• **DATA EXCERPTS**:
[start]
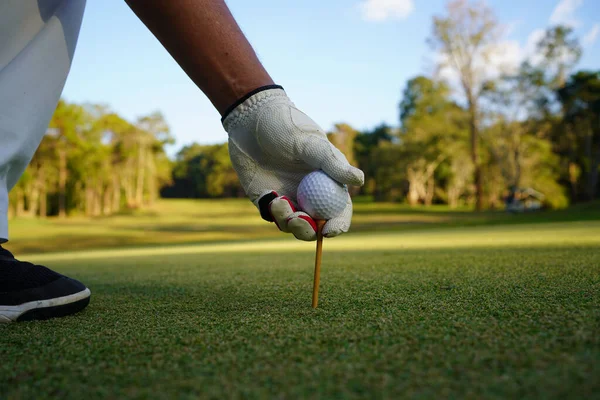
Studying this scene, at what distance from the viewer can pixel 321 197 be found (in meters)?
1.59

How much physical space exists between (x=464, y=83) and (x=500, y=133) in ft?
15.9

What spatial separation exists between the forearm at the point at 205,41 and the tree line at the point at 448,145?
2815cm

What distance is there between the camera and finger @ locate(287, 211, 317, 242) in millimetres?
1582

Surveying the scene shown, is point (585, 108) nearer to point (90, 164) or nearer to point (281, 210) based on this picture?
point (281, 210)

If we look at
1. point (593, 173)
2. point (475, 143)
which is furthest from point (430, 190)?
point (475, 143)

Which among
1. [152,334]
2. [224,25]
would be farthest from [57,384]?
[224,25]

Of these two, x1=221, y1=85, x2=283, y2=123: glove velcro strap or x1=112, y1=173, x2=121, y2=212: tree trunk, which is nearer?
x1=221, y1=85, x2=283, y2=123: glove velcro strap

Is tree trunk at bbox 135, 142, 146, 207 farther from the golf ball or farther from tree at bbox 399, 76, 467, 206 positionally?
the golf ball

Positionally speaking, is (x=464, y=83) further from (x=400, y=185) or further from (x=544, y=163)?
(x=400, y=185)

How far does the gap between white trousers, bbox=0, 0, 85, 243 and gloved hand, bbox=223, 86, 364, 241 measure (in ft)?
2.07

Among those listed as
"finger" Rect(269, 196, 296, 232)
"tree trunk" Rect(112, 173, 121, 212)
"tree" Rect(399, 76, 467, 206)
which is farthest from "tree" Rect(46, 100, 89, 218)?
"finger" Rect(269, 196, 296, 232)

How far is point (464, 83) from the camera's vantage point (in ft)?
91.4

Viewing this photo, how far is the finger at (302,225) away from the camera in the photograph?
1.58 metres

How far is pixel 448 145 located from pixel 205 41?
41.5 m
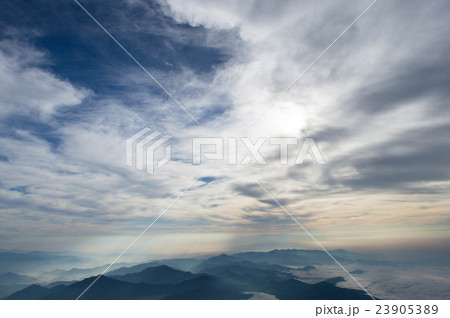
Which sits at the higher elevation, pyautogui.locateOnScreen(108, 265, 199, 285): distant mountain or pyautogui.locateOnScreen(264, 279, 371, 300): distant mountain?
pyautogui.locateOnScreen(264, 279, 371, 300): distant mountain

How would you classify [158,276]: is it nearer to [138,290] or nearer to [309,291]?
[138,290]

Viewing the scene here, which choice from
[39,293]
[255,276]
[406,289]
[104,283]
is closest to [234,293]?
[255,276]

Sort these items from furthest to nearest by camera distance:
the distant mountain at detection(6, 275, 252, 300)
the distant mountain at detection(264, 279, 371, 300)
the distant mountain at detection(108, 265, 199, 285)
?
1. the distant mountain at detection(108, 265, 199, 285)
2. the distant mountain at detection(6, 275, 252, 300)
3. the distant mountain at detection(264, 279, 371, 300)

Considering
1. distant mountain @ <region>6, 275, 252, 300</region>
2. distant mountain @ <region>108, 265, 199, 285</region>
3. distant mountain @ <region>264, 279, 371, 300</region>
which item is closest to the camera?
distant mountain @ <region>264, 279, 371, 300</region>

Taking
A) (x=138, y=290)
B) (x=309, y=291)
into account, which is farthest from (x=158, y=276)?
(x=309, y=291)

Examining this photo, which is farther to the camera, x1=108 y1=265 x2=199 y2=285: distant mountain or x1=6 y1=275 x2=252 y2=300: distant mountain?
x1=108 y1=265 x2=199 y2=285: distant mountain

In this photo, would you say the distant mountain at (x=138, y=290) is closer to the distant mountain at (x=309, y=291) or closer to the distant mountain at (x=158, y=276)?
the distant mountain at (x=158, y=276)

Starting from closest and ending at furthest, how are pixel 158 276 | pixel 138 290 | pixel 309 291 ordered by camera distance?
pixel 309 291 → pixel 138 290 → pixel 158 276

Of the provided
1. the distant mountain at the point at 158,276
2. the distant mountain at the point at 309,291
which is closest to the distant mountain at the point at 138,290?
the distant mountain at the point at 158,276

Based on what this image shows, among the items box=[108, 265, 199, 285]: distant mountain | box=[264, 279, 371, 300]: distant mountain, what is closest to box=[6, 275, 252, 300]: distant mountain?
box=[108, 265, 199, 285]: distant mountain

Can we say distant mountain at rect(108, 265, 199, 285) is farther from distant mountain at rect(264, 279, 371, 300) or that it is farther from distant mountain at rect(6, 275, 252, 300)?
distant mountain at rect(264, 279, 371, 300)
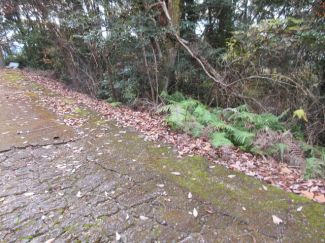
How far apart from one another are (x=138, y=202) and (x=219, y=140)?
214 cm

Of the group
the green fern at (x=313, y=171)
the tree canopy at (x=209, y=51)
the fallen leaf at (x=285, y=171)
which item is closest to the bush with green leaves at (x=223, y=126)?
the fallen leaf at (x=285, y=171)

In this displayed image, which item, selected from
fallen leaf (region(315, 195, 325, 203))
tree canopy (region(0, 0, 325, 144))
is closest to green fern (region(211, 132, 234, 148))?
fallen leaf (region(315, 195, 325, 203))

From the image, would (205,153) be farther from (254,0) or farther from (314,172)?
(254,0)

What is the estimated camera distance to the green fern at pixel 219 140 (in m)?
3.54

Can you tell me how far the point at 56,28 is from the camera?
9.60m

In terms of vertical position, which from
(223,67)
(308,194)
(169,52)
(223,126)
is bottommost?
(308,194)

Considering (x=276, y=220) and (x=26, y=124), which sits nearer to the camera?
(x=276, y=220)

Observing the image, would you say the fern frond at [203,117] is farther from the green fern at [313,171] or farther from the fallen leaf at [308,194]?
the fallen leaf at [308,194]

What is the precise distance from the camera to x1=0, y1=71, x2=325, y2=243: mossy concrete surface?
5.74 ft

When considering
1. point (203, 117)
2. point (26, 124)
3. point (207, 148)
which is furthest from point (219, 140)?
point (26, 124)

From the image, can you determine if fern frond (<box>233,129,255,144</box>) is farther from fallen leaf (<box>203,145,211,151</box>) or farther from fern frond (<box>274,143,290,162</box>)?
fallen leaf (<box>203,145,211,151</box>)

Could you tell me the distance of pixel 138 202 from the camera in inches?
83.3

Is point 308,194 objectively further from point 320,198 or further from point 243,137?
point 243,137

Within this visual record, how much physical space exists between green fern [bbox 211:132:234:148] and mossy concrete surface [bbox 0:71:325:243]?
[end]
• **EXERCISE TASK**: Copy the records above exactly, omitting every picture.

• **ANSWER TO THE EXERCISE**:
Studying this scene, at what distance from the viewer can pixel 321 197 be found (in meters)?
1.59

How much physical space exists between (x=464, y=83) and (x=500, y=133) in ft?
15.9

What spatial separation exists between the forearm at the point at 205,41 and the tree line at the point at 448,145?
2815cm

What distance is there between the camera and finger @ locate(287, 211, 317, 242) in millimetres?
1582

Surveying the scene shown, is point (585, 108) nearer to point (90, 164) or nearer to point (281, 210) based on this picture?
point (281, 210)

If we look at
1. point (593, 173)
2. point (475, 143)
which is furthest from point (430, 190)?
point (475, 143)

Which among
1. [152,334]
2. [224,25]
would be farthest from [57,384]?
[224,25]

Of these two, x1=221, y1=85, x2=283, y2=123: glove velcro strap or x1=112, y1=173, x2=121, y2=212: tree trunk, which is nearer?
x1=221, y1=85, x2=283, y2=123: glove velcro strap

Is tree trunk at bbox 135, 142, 146, 207 farther from the golf ball or farther from tree at bbox 399, 76, 467, 206 positionally?
the golf ball

Positionally speaking, is (x=464, y=83) further from (x=400, y=185) or further from (x=544, y=163)?
(x=400, y=185)

How far does the gap between white trousers, bbox=0, 0, 85, 243 and gloved hand, bbox=223, 86, 364, 241 measure (in ft)?
2.07

Among those listed as
"finger" Rect(269, 196, 296, 232)
"tree trunk" Rect(112, 173, 121, 212)
"tree" Rect(399, 76, 467, 206)
which is farthest from "tree" Rect(46, 100, 89, 218)?
"finger" Rect(269, 196, 296, 232)

How far is point (464, 83) from the camera's vantage point (in ft)?
91.4

Viewing this photo, how far is the finger at (302,225) away from the camera in the photograph?
1.58 metres

How far is pixel 448 145 located from pixel 205 41?
41.5 m
Which sits at the higher elevation, pyautogui.locateOnScreen(108, 265, 199, 285): distant mountain or pyautogui.locateOnScreen(264, 279, 371, 300): distant mountain?
pyautogui.locateOnScreen(264, 279, 371, 300): distant mountain

How would you classify [158,276]: is it nearer to [138,290] or nearer to [309,291]?
[138,290]

Viewing the scene here, which choice from
[39,293]
[255,276]
[406,289]
[104,283]
is closest to [234,293]?
[255,276]

Sort these items from furthest to nearest by camera distance:
the distant mountain at detection(6, 275, 252, 300)
the distant mountain at detection(264, 279, 371, 300)
the distant mountain at detection(108, 265, 199, 285)
?
1. the distant mountain at detection(108, 265, 199, 285)
2. the distant mountain at detection(6, 275, 252, 300)
3. the distant mountain at detection(264, 279, 371, 300)

Considering
1. distant mountain @ <region>6, 275, 252, 300</region>
2. distant mountain @ <region>108, 265, 199, 285</region>
3. distant mountain @ <region>264, 279, 371, 300</region>
which item is closest to the camera?
distant mountain @ <region>264, 279, 371, 300</region>

Taking
A) (x=138, y=290)
B) (x=309, y=291)
into account, which is farthest from (x=158, y=276)?
(x=309, y=291)

Examining this photo, which is farther to the camera, x1=108 y1=265 x2=199 y2=285: distant mountain or x1=6 y1=275 x2=252 y2=300: distant mountain?
x1=108 y1=265 x2=199 y2=285: distant mountain

In this photo, would you say the distant mountain at (x=138, y=290) is closer to the distant mountain at (x=309, y=291) or closer to the distant mountain at (x=158, y=276)?
the distant mountain at (x=158, y=276)

Starting from closest and ending at furthest, how are pixel 158 276 | pixel 138 290 | pixel 309 291 ordered by camera distance?
pixel 309 291 → pixel 138 290 → pixel 158 276

Of the provided
1. the distant mountain at the point at 158,276
2. the distant mountain at the point at 309,291
which is closest to the distant mountain at the point at 138,290?
the distant mountain at the point at 158,276

Based on what this image shows, among the items box=[108, 265, 199, 285]: distant mountain | box=[264, 279, 371, 300]: distant mountain, what is closest to box=[6, 275, 252, 300]: distant mountain?
box=[108, 265, 199, 285]: distant mountain

Can we say distant mountain at rect(108, 265, 199, 285) is farther from distant mountain at rect(264, 279, 371, 300) or that it is farther from distant mountain at rect(6, 275, 252, 300)?
distant mountain at rect(264, 279, 371, 300)
How far apart from one another are (x=138, y=202) and (x=219, y=140)?
214 cm

Of the group
the green fern at (x=313, y=171)
the tree canopy at (x=209, y=51)
the fallen leaf at (x=285, y=171)
which item is closest to the bush with green leaves at (x=223, y=126)?
the fallen leaf at (x=285, y=171)

In this displayed image, which item, selected from
fallen leaf (region(315, 195, 325, 203))
tree canopy (region(0, 0, 325, 144))
is closest to green fern (region(211, 132, 234, 148))?
fallen leaf (region(315, 195, 325, 203))

From the image, would (205,153) be farther from (254,0) or farther from (314,172)?
(254,0)

What is the estimated camera distance to the green fern at pixel 219 140 (in m)?
3.54

Can you tell me how far the point at 56,28 is from the camera?
9.60m

In terms of vertical position, which from
(223,67)
(308,194)
(169,52)
(223,126)
is bottommost?
(308,194)

Considering (x=276, y=220) and (x=26, y=124), which sits nearer to the camera?
(x=276, y=220)

Observing the image, would you say the fern frond at [203,117] is farther from the green fern at [313,171] or farther from the fallen leaf at [308,194]?
the fallen leaf at [308,194]

What is the precise distance from the camera to x1=0, y1=71, x2=325, y2=243: mossy concrete surface?
5.74 ft

When considering
1. point (203, 117)
2. point (26, 124)
3. point (207, 148)
which is furthest from point (219, 140)?
point (26, 124)

From the image, can you determine if fern frond (<box>233,129,255,144</box>) is farther from fallen leaf (<box>203,145,211,151</box>) or farther from fern frond (<box>274,143,290,162</box>)?
fallen leaf (<box>203,145,211,151</box>)

Could you tell me the distance of pixel 138 202 from the camera in inches?
83.3

Is point 308,194 objectively further from point 320,198 or further from point 243,137?
point 243,137

Within this visual record, how much physical space exists between green fern [bbox 211:132:234:148] and mossy concrete surface [bbox 0:71:325:243]?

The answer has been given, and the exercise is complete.